╭─ Given data

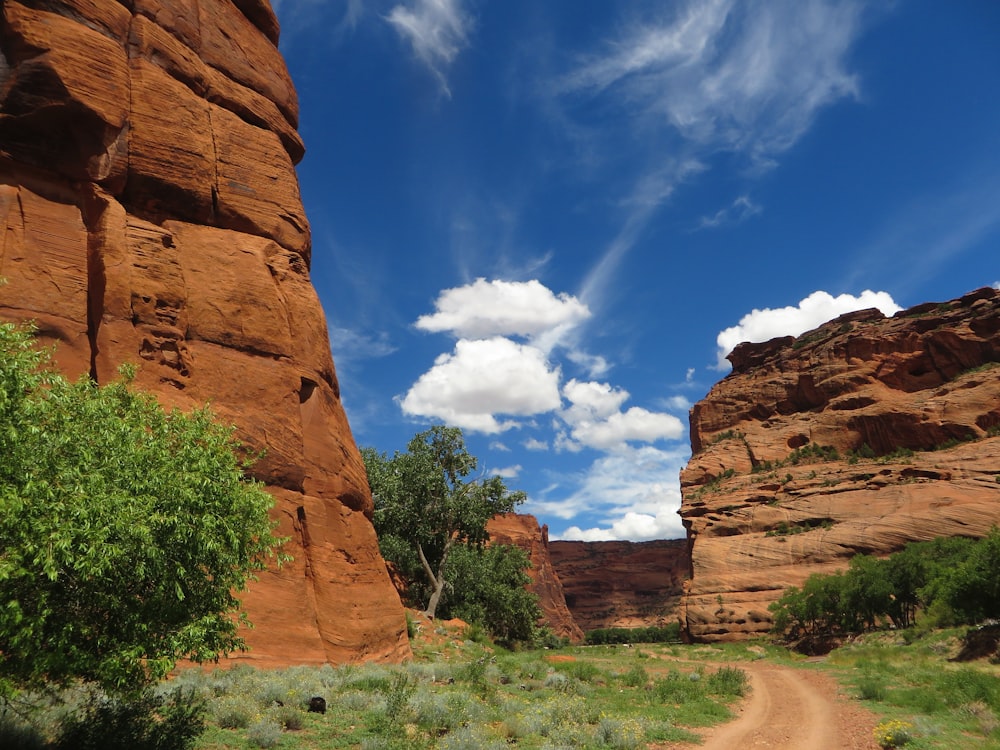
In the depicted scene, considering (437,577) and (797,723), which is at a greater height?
(437,577)

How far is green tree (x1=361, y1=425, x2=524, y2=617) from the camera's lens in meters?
40.3

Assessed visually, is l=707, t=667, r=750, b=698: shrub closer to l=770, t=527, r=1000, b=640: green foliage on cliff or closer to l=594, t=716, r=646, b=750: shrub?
l=594, t=716, r=646, b=750: shrub

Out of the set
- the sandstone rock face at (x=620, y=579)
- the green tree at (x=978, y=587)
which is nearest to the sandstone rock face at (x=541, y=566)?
the sandstone rock face at (x=620, y=579)

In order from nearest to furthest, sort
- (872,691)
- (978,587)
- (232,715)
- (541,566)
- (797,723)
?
1. (232,715)
2. (797,723)
3. (872,691)
4. (978,587)
5. (541,566)

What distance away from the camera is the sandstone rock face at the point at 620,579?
424 feet

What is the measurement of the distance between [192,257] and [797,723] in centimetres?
2152

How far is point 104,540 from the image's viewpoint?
23.0ft

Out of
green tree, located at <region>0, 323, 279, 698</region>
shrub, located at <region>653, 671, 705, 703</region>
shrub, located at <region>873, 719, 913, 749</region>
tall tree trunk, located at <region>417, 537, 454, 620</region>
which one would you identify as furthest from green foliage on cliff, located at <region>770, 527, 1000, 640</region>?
green tree, located at <region>0, 323, 279, 698</region>

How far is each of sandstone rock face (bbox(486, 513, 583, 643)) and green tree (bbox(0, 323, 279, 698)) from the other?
10745 centimetres

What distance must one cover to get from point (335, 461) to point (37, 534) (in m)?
14.9

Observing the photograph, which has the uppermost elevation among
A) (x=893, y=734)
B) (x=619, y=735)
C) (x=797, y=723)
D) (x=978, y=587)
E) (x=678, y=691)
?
(x=619, y=735)

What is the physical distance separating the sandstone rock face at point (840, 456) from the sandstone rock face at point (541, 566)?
146 feet

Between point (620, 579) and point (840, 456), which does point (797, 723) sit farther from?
point (620, 579)

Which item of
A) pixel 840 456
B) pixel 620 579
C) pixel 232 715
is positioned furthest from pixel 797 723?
pixel 620 579
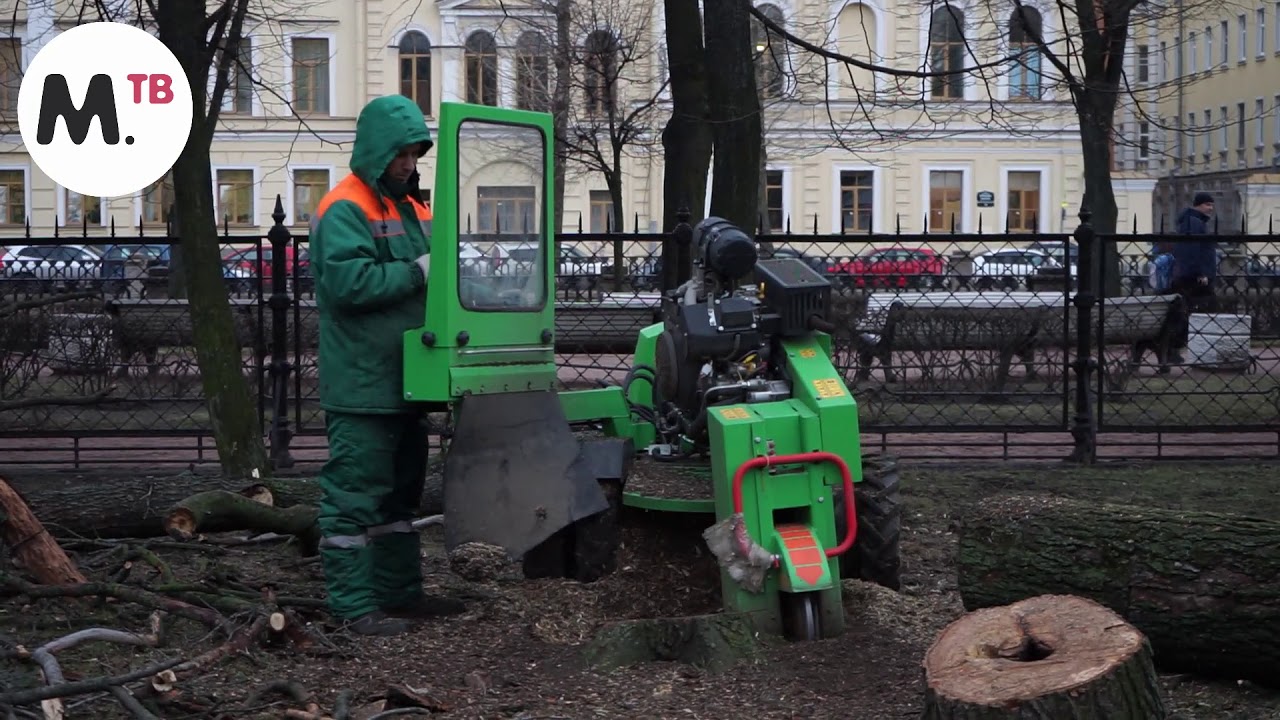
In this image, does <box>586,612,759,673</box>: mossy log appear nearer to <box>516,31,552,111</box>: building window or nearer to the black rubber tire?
the black rubber tire

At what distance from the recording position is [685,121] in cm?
1166

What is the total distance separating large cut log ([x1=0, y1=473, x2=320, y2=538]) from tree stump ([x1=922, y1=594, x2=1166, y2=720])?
3.93m

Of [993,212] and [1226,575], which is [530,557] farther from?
[993,212]

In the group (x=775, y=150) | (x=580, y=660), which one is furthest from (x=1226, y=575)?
(x=775, y=150)

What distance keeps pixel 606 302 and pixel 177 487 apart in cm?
458

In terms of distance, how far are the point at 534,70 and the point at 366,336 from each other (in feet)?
82.1

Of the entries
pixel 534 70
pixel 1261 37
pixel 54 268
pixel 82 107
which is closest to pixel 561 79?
pixel 534 70

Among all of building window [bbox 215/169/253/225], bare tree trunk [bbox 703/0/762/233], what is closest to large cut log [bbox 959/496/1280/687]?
bare tree trunk [bbox 703/0/762/233]

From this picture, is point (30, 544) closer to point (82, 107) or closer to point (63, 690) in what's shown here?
point (63, 690)

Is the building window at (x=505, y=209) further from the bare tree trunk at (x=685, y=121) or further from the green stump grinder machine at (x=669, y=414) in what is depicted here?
the bare tree trunk at (x=685, y=121)

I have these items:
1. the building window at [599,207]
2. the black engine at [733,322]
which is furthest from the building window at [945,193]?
the black engine at [733,322]

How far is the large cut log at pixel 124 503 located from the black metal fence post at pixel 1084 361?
533 centimetres

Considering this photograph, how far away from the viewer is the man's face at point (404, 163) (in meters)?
6.00

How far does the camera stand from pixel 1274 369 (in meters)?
11.7
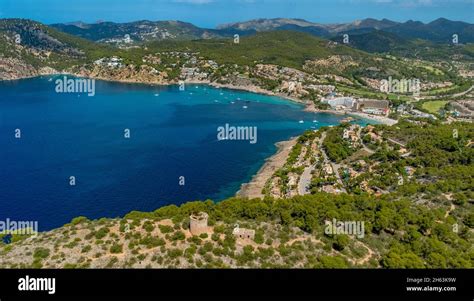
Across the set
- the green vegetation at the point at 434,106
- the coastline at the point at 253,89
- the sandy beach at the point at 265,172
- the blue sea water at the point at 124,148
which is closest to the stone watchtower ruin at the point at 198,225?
the blue sea water at the point at 124,148

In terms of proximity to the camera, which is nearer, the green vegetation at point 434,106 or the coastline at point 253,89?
the coastline at point 253,89

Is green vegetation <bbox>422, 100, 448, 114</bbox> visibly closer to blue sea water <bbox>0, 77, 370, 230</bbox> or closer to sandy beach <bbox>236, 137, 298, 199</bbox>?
blue sea water <bbox>0, 77, 370, 230</bbox>

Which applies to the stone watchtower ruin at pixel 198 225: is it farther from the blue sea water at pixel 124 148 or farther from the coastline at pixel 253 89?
the coastline at pixel 253 89

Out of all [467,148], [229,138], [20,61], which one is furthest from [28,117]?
[467,148]

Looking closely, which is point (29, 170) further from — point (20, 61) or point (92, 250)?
point (20, 61)

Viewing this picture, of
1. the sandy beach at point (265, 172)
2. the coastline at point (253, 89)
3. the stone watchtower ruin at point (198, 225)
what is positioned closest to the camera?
the stone watchtower ruin at point (198, 225)

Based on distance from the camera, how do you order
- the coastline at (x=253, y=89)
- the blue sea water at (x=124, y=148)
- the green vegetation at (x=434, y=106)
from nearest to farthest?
the blue sea water at (x=124, y=148) < the coastline at (x=253, y=89) < the green vegetation at (x=434, y=106)
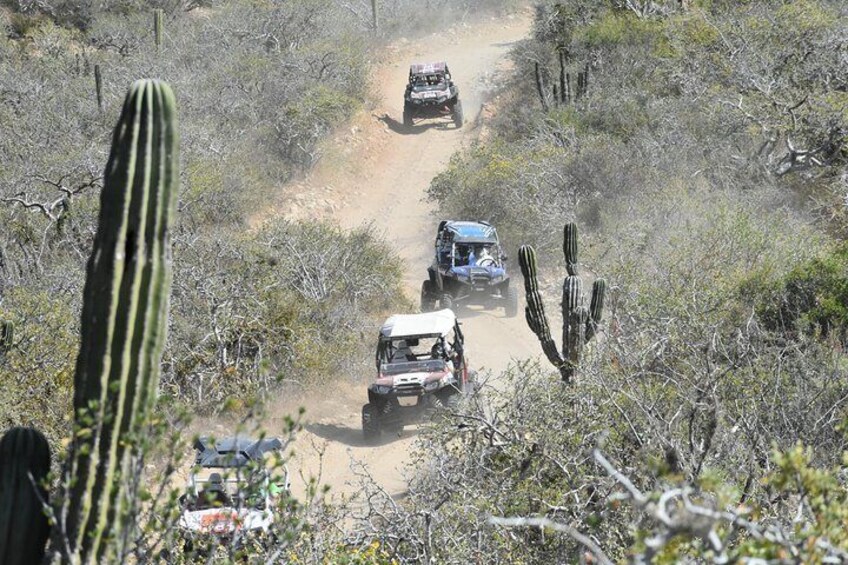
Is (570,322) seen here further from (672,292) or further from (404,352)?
(672,292)

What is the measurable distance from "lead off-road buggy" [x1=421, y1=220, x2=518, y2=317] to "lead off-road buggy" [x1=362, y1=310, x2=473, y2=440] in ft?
15.5

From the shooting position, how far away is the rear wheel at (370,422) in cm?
1470

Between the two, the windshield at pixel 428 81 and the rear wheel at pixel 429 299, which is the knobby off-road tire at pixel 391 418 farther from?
the windshield at pixel 428 81

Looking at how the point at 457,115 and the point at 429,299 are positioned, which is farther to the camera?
the point at 457,115

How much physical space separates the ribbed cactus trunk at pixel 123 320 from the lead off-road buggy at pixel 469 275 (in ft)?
48.3

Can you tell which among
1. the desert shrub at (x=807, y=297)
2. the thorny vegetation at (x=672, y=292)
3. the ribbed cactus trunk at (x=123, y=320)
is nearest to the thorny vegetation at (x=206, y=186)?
the ribbed cactus trunk at (x=123, y=320)

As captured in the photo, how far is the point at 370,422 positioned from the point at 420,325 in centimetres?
161

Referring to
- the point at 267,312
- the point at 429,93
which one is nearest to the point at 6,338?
the point at 267,312

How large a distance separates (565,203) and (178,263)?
9.78m

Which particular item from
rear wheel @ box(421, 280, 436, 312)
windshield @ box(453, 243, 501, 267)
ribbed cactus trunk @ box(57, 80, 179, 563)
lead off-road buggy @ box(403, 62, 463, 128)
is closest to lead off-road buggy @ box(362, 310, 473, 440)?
rear wheel @ box(421, 280, 436, 312)

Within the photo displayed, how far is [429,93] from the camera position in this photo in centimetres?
3269

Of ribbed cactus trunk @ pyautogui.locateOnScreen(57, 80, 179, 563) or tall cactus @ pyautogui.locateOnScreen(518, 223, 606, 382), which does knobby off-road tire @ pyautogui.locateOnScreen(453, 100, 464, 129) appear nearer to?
tall cactus @ pyautogui.locateOnScreen(518, 223, 606, 382)

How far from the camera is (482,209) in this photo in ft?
83.3

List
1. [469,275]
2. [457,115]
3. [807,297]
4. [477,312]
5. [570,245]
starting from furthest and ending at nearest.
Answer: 1. [457,115]
2. [477,312]
3. [469,275]
4. [807,297]
5. [570,245]
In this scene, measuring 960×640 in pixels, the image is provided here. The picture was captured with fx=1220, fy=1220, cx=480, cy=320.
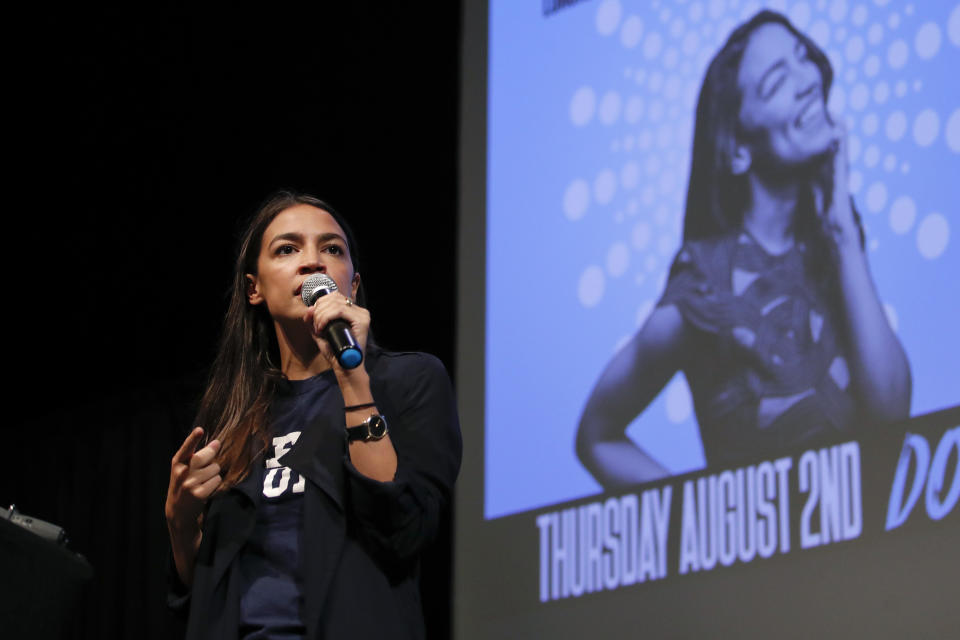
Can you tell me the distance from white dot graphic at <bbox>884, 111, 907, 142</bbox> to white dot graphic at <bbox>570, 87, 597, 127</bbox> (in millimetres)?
829

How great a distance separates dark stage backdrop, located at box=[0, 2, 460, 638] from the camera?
4219 mm

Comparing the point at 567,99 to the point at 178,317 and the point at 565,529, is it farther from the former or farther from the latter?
the point at 178,317

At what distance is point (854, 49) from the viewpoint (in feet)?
8.96

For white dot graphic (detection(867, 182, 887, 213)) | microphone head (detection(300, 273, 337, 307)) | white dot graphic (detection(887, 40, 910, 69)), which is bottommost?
microphone head (detection(300, 273, 337, 307))

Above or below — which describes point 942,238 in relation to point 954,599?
above

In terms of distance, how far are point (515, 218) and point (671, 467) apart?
0.87 meters

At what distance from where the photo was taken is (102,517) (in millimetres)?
4926

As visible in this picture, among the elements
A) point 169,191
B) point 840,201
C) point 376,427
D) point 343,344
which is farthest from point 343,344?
point 169,191

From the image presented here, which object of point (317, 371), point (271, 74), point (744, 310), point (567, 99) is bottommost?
point (317, 371)

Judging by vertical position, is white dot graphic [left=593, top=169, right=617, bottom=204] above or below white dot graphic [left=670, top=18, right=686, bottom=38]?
below

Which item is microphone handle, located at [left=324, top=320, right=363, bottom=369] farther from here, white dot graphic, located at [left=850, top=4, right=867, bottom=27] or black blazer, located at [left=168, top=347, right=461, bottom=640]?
white dot graphic, located at [left=850, top=4, right=867, bottom=27]

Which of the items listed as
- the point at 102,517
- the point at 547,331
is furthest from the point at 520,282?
the point at 102,517

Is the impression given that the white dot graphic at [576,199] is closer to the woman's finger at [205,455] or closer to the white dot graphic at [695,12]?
the white dot graphic at [695,12]

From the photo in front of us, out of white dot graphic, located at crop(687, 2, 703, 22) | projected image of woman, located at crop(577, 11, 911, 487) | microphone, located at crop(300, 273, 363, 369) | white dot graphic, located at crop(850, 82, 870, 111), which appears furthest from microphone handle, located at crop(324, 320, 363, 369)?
white dot graphic, located at crop(687, 2, 703, 22)
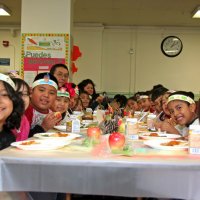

╰─

Locate every line of the material above that contains the string "shrub" and copy each of those lines out in full.

Answer to the problem
Assessed visually, is l=707, t=667, r=750, b=698: shrub closer to l=770, t=527, r=1000, b=640: green foliage on cliff or closer to l=594, t=716, r=646, b=750: shrub?
l=594, t=716, r=646, b=750: shrub
shrub, located at <region>653, 671, 705, 703</region>
shrub, located at <region>873, 719, 913, 749</region>
1. the desert shrub at (x=807, y=297)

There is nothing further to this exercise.